Keeping Track of Uranium

Tacked onto the defense authorization bill is an amendment approved by the Senate that prompts this reaction: You mean the US isn't doing this already?

It's hard to believe, but, despite September 11, neither the US nor the International Atomic Energy Agency (IAEA) has a comprehensive database that tracks the world's highly enriched uranium, nor a complete assessment of the security and terrorist threat that this and other fissile material pose.

Highly enriched uranium is the easiest material to use to construct an atomic bomb. Particularly vulnerable are the roughly 135 research nuclear reactors - reactors not used for power generation but for materials testing, research, and medicine - still operating with highly enriched uranium in more than 40 countries.

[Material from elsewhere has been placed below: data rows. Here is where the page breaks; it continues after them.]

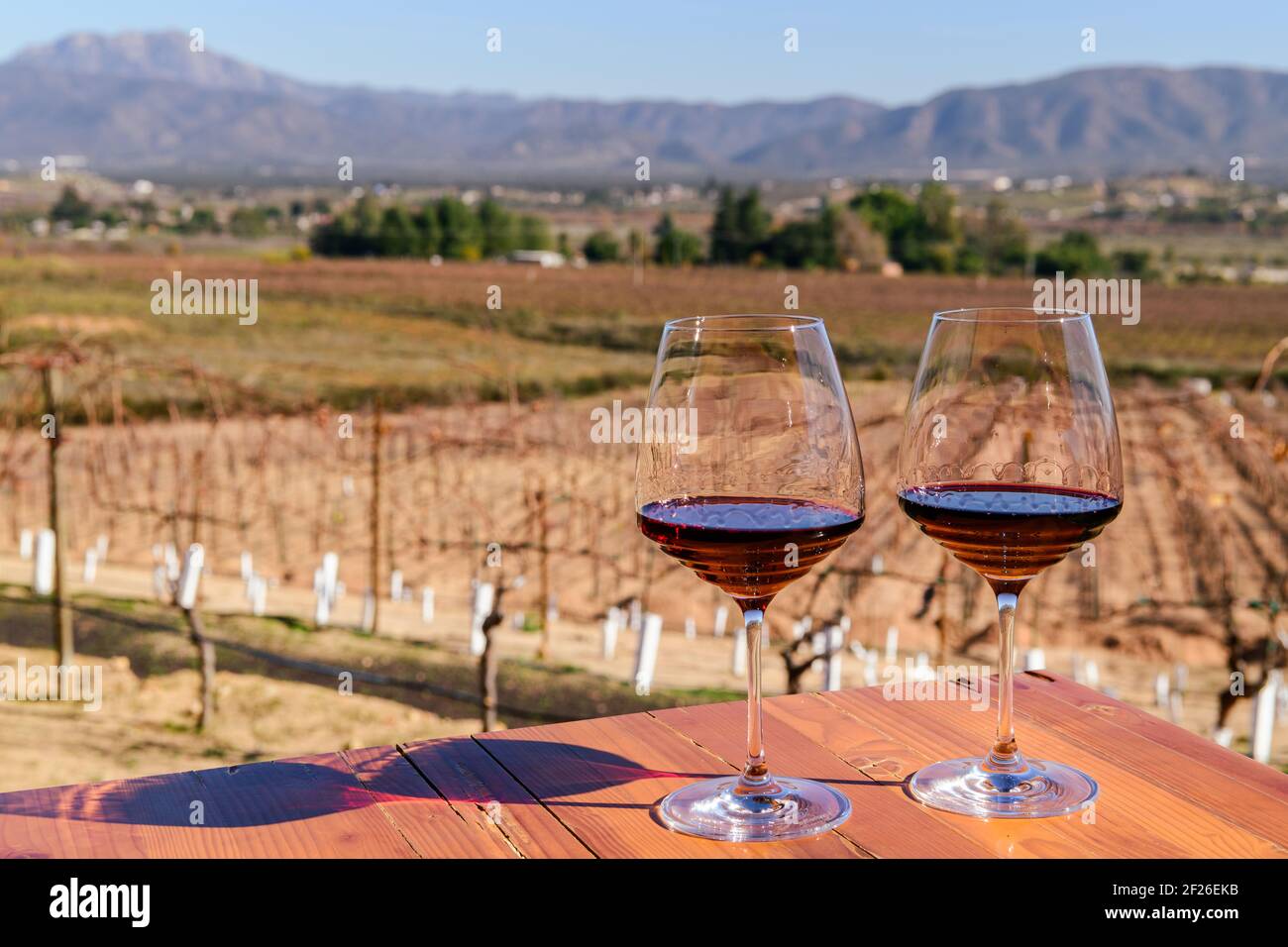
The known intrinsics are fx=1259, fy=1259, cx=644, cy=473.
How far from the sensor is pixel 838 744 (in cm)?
122

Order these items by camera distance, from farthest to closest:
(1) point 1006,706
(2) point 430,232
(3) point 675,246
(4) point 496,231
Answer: (4) point 496,231
(2) point 430,232
(3) point 675,246
(1) point 1006,706

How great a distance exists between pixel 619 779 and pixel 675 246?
157 ft

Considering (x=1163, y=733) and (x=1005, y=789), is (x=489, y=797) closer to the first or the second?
(x=1005, y=789)

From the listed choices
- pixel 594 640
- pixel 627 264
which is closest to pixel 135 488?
pixel 594 640

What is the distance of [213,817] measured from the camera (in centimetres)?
104

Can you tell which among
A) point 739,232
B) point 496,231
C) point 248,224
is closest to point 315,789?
point 739,232

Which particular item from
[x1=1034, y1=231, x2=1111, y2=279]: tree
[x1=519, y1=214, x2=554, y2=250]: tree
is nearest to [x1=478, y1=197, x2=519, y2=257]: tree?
[x1=519, y1=214, x2=554, y2=250]: tree

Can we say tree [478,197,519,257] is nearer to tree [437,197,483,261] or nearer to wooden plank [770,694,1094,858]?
tree [437,197,483,261]

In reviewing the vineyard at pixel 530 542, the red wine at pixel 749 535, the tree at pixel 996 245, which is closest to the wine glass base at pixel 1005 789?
the red wine at pixel 749 535

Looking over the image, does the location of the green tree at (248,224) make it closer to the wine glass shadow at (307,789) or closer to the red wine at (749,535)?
the wine glass shadow at (307,789)

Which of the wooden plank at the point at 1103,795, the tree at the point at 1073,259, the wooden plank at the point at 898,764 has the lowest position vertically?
the wooden plank at the point at 898,764

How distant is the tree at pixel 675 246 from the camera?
4764cm

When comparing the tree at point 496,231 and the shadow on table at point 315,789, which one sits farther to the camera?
the tree at point 496,231

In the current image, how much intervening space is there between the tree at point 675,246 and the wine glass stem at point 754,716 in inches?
1845
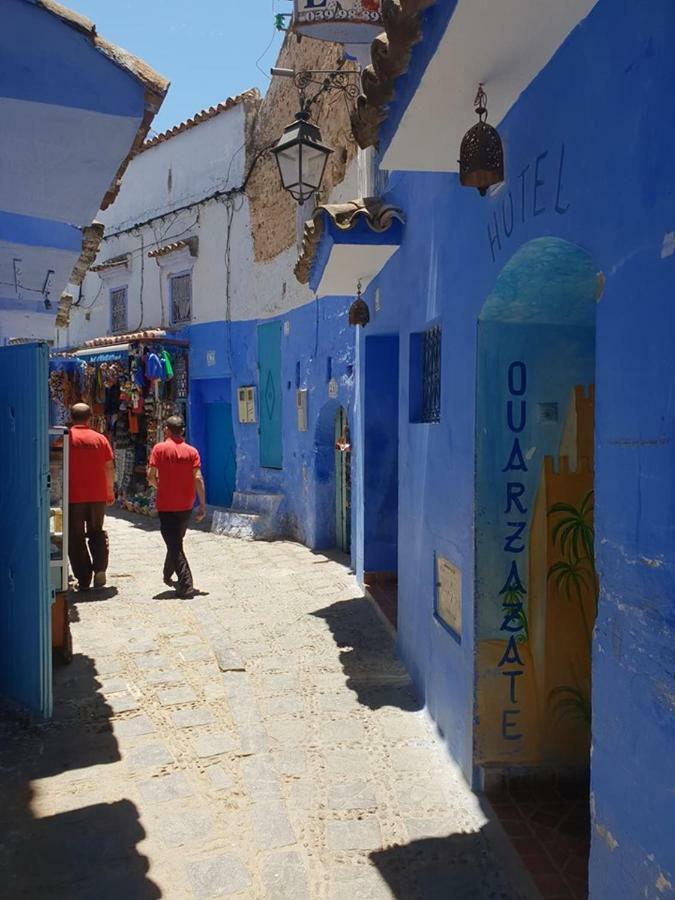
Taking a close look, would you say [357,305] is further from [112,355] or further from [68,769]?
[112,355]

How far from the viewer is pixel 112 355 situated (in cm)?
1440

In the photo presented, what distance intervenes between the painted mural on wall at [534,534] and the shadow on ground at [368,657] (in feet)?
4.13

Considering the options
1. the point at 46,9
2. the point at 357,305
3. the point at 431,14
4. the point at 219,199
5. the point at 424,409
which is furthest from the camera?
the point at 219,199

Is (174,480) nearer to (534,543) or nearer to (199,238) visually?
(534,543)

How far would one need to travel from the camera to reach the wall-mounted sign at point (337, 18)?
5914 millimetres

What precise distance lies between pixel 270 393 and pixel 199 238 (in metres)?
4.00

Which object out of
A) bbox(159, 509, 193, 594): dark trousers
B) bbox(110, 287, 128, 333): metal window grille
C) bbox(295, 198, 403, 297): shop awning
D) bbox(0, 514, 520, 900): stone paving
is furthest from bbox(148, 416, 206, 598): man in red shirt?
bbox(110, 287, 128, 333): metal window grille

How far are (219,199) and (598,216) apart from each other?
12.3 meters

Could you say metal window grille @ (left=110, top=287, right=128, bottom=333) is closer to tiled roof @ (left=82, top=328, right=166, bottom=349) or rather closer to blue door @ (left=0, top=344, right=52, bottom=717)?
tiled roof @ (left=82, top=328, right=166, bottom=349)

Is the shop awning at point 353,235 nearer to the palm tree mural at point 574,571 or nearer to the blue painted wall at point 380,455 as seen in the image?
the blue painted wall at point 380,455

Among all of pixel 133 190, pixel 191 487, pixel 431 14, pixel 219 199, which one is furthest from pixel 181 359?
pixel 431 14

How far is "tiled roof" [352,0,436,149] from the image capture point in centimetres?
268

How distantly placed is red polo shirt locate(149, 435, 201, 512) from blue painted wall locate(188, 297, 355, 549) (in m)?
2.48

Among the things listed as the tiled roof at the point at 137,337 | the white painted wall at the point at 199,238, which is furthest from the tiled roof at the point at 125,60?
the tiled roof at the point at 137,337
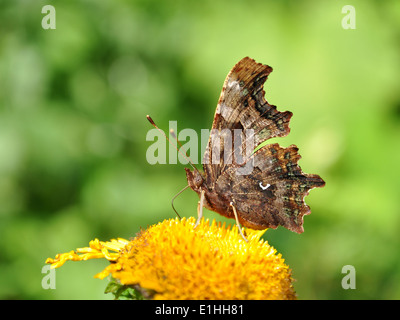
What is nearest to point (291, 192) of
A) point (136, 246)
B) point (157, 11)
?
point (136, 246)

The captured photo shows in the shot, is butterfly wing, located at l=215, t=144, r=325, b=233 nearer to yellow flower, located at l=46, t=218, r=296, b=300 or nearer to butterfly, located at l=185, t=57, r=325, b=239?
butterfly, located at l=185, t=57, r=325, b=239

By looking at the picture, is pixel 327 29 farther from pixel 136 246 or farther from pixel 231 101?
pixel 136 246

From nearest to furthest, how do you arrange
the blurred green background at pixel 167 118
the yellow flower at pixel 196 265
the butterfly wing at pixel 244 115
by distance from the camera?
the yellow flower at pixel 196 265
the butterfly wing at pixel 244 115
the blurred green background at pixel 167 118

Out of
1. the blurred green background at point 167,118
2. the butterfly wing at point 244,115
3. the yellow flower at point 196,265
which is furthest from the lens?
the blurred green background at point 167,118

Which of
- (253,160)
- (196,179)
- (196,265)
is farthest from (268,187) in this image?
(196,265)

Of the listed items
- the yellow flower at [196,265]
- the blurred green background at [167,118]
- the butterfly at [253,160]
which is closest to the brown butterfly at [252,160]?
the butterfly at [253,160]

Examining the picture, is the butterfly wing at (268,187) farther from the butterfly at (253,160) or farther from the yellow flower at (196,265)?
the yellow flower at (196,265)

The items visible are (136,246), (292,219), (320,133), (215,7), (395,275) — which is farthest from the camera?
(215,7)

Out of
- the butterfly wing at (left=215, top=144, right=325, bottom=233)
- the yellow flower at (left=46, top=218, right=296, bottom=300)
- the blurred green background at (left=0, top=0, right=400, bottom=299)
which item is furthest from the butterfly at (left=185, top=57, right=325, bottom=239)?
the blurred green background at (left=0, top=0, right=400, bottom=299)
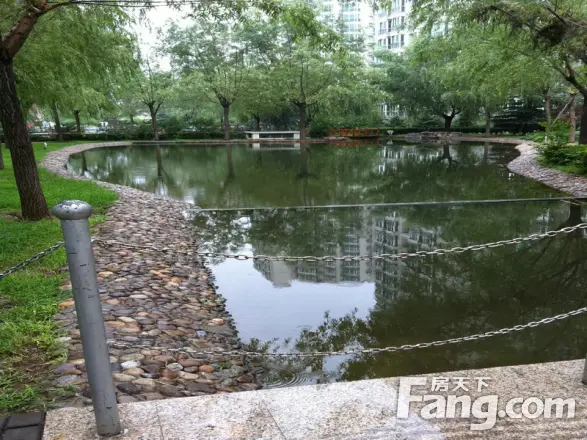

At many of these reactors, which sprang up in places like Vietnam and Ghana as part of the cold war export of the nuclear age, security is lax - nothing more than a guard and fence. Most sites don't have enough material for one bomb, but even at sites that do, security needs to be improved.

Dozens of US and international databases track pieces of this picture, and various programs have been established to assist in securing the material. In recent years, fissile material has been successfully removed from Serbia, Romania, Bulgaria, and Libya.

A bipartisan amendment passed by the Senate last week tasks the Department of Energy with compiling a comprehensive view of the problem and prioritizing the most urgent cases, and granting the department the authority to accelerate and coordinate the security and/or removal of such material.

The president reportedly backs the amendment, which would fill a gaping hole in nuclear security. The sooner it becomes law, the better.